(Stored items)
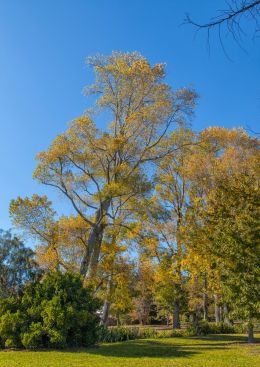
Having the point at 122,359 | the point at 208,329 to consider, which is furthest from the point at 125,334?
the point at 122,359

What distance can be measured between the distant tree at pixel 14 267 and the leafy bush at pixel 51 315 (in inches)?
21.7

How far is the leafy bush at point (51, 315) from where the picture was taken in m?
14.8

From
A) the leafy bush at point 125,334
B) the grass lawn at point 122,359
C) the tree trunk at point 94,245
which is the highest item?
the tree trunk at point 94,245

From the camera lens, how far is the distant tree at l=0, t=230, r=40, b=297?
1683 centimetres

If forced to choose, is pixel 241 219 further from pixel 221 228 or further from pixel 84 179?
pixel 84 179

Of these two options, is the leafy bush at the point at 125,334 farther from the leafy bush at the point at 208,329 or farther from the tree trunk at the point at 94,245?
the tree trunk at the point at 94,245

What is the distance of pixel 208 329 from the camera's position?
27.3 m

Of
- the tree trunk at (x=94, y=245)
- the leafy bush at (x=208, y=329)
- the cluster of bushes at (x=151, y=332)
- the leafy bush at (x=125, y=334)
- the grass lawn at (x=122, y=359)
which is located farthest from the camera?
the leafy bush at (x=208, y=329)

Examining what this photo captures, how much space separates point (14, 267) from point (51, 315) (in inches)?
122

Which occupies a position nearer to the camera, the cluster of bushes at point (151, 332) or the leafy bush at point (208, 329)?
the cluster of bushes at point (151, 332)

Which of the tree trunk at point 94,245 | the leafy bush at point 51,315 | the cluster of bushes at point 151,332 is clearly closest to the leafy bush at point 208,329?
the cluster of bushes at point 151,332

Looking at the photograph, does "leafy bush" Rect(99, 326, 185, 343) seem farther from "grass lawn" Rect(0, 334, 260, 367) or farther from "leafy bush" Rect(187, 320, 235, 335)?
"grass lawn" Rect(0, 334, 260, 367)

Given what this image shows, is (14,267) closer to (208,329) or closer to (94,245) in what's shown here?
(94,245)

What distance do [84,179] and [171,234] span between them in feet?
28.5
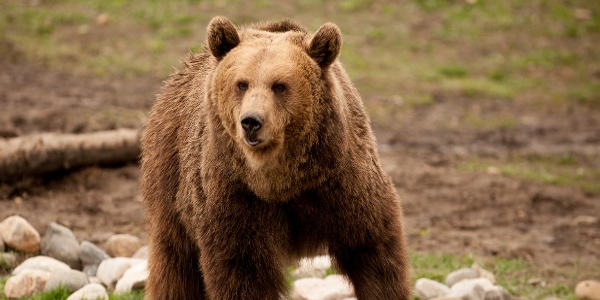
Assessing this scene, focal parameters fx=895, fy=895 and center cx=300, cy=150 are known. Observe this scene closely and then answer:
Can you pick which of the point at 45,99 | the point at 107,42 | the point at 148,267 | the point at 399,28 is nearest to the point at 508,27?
the point at 399,28

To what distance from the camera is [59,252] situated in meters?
7.42

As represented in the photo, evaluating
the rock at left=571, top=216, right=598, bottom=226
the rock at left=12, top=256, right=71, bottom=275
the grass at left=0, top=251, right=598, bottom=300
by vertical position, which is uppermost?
the rock at left=12, top=256, right=71, bottom=275

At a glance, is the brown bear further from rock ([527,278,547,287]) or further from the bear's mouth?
rock ([527,278,547,287])

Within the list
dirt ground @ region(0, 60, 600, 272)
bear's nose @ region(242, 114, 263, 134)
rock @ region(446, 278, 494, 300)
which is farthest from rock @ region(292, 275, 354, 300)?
bear's nose @ region(242, 114, 263, 134)

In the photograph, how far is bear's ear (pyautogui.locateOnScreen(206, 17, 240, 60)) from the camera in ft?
16.4

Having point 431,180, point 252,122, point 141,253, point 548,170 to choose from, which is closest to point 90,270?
point 141,253

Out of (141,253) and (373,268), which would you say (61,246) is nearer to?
(141,253)

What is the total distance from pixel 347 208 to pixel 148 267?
5.90ft

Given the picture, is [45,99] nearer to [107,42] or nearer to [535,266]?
[107,42]

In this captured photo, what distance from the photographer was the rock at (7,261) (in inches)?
286

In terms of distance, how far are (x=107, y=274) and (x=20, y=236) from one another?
0.91 metres

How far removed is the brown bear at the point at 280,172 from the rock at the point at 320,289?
1.29 meters

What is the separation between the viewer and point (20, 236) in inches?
295

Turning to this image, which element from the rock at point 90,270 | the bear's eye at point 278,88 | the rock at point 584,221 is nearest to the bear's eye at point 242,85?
the bear's eye at point 278,88
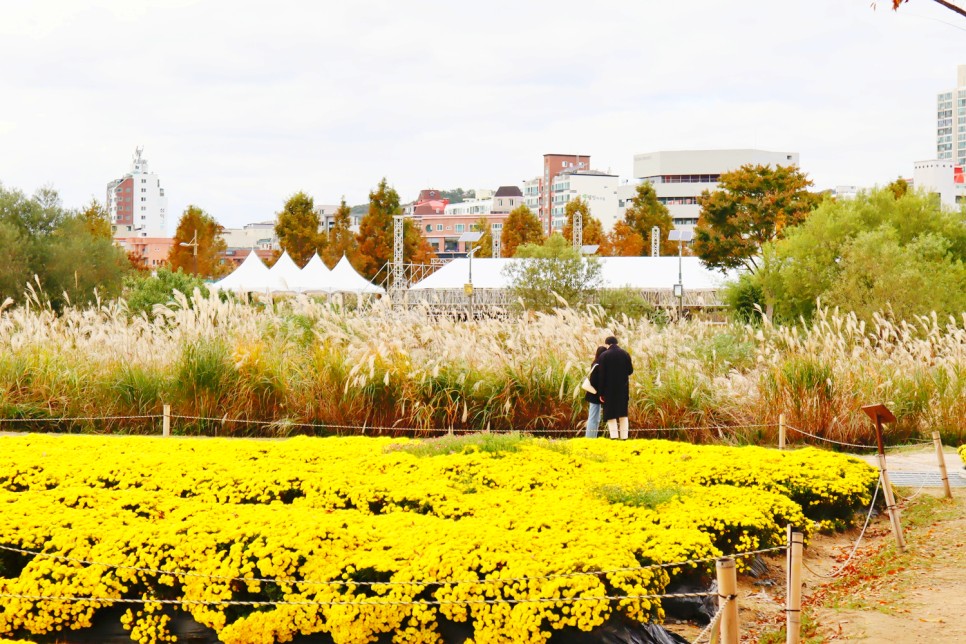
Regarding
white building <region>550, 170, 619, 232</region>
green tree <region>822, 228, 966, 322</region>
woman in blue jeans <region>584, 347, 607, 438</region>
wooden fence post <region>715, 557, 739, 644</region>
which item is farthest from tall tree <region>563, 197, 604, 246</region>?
wooden fence post <region>715, 557, 739, 644</region>

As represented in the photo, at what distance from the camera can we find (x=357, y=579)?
5156mm

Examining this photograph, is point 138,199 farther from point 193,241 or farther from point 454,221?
point 193,241

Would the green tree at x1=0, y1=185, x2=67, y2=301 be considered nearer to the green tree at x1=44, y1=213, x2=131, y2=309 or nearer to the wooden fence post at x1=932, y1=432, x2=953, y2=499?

--- EXERCISE BRIEF ---
Take the line holding "As represented in the photo, at" and all lines after it through the end of the data, and set them down exactly.

--- RESPONSE ---
As represented in the photo, at what distance from the camera can we find (x=357, y=579)?
5156mm

Examining this photograph, is point 138,199 farther from point 193,241 or farther from point 454,221?
point 193,241

Would the green tree at x1=0, y1=185, x2=67, y2=301 be considered nearer to the green tree at x1=44, y1=213, x2=131, y2=309 or nearer to the wooden fence post at x1=932, y1=432, x2=953, y2=499?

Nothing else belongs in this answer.